Climate change has been hotly debated for well over a decade now.
The evidence is largely in, what remains is a discussion around root causes, and what -- if anything -- can be done.
Personally, the topic became particularly urgent when I saw a recent documentary ("Chasing Ice") which features stunning time-lapse photography of massive glaciers and ice sheets melting before your very eyes.
Seeing is believing.
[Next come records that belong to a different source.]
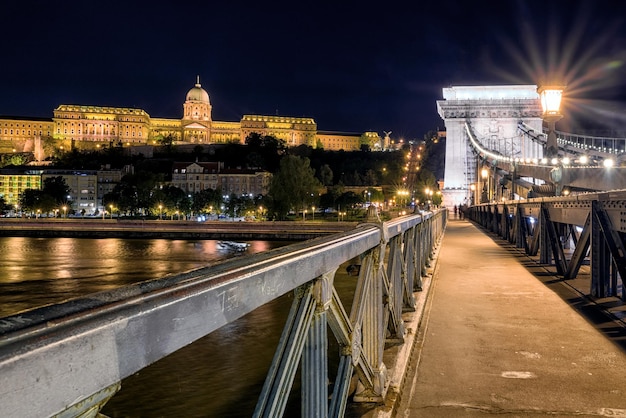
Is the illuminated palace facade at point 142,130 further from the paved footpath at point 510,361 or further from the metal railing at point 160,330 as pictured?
the metal railing at point 160,330

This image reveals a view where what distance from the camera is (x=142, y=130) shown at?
17850cm

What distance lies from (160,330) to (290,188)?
79764mm

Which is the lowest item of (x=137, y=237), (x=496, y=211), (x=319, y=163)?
(x=137, y=237)

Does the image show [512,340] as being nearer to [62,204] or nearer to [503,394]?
[503,394]

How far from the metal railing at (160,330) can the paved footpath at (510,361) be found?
186 centimetres

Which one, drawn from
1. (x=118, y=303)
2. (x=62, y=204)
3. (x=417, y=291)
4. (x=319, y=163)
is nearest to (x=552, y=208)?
(x=417, y=291)

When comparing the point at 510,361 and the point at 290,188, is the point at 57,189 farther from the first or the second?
the point at 510,361

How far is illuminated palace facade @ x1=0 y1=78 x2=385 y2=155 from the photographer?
17275 centimetres

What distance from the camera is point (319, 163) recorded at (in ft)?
507

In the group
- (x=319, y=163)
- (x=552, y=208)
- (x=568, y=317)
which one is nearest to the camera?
(x=568, y=317)

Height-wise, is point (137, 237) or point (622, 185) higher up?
point (622, 185)

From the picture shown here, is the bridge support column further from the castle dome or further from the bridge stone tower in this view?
the castle dome

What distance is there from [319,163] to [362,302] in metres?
151

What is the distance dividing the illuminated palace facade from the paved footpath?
168 meters
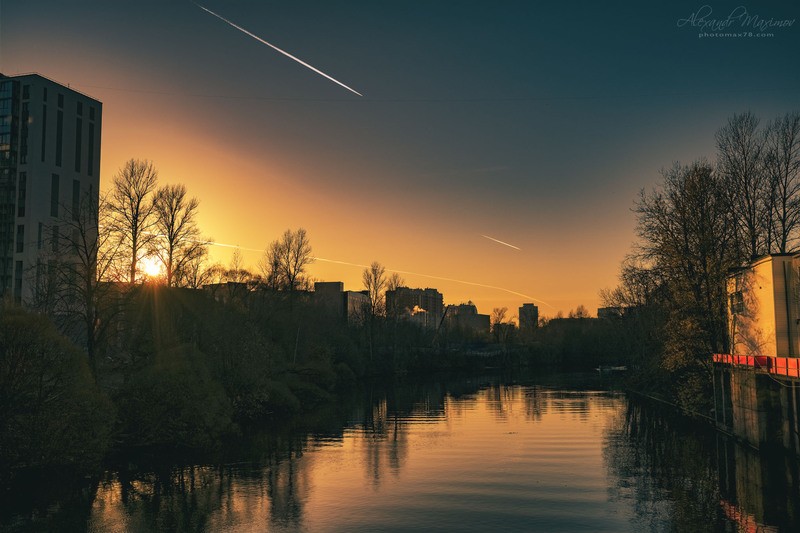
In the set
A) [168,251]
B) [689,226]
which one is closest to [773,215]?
[689,226]

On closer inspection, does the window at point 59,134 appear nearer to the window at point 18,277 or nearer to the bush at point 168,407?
the window at point 18,277

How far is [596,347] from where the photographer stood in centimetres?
17525

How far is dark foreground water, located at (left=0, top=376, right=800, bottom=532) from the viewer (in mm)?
24484

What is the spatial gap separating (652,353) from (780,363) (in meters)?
47.1

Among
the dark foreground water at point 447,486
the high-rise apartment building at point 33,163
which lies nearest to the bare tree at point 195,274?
the dark foreground water at point 447,486

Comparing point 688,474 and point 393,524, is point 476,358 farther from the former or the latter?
point 393,524

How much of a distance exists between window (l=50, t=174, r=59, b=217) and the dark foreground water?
267ft

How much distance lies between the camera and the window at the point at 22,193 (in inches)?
4353

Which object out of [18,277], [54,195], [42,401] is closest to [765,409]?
[42,401]

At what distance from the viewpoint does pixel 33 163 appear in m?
111

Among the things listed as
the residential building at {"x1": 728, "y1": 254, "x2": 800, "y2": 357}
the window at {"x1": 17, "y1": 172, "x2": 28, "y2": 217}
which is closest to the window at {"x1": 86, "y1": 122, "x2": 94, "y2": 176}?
the window at {"x1": 17, "y1": 172, "x2": 28, "y2": 217}

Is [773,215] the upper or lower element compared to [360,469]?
upper

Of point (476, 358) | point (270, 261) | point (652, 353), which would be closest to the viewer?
point (652, 353)

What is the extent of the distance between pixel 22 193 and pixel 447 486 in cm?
10578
Our world is changing, faster than we thought.
In many ways, the most recent IDC Digital Universe study provides clear evidence that our world is also changing from a physical one to a digital one, and much faster than we previously thought. In addition to attempting to quantify and forecast how much information we collectively generate and consume, it highlights particular "big picture" topics of concern to many.
Many of us now live our lives primarily in a digital world. We work digitally, socialize digitally and spend our off hours digitally.
Our children are being raised and educated largely in a digital world. Businesses are in hot pursuit to re-invent themselves in this digital world, followed closely by public sector. "IRL" (in real life) has started to become the exception rather than the norm.
Our world is changing, faster than we thought.
But unlike climate change, our digital world is mostly good for all involved -- a major leap forward for us as a society: richer lives, better answers to social problems, and -- above all -- easier access to the information riches the world now has to offer. Like all transformations, it presents its own unique challenge.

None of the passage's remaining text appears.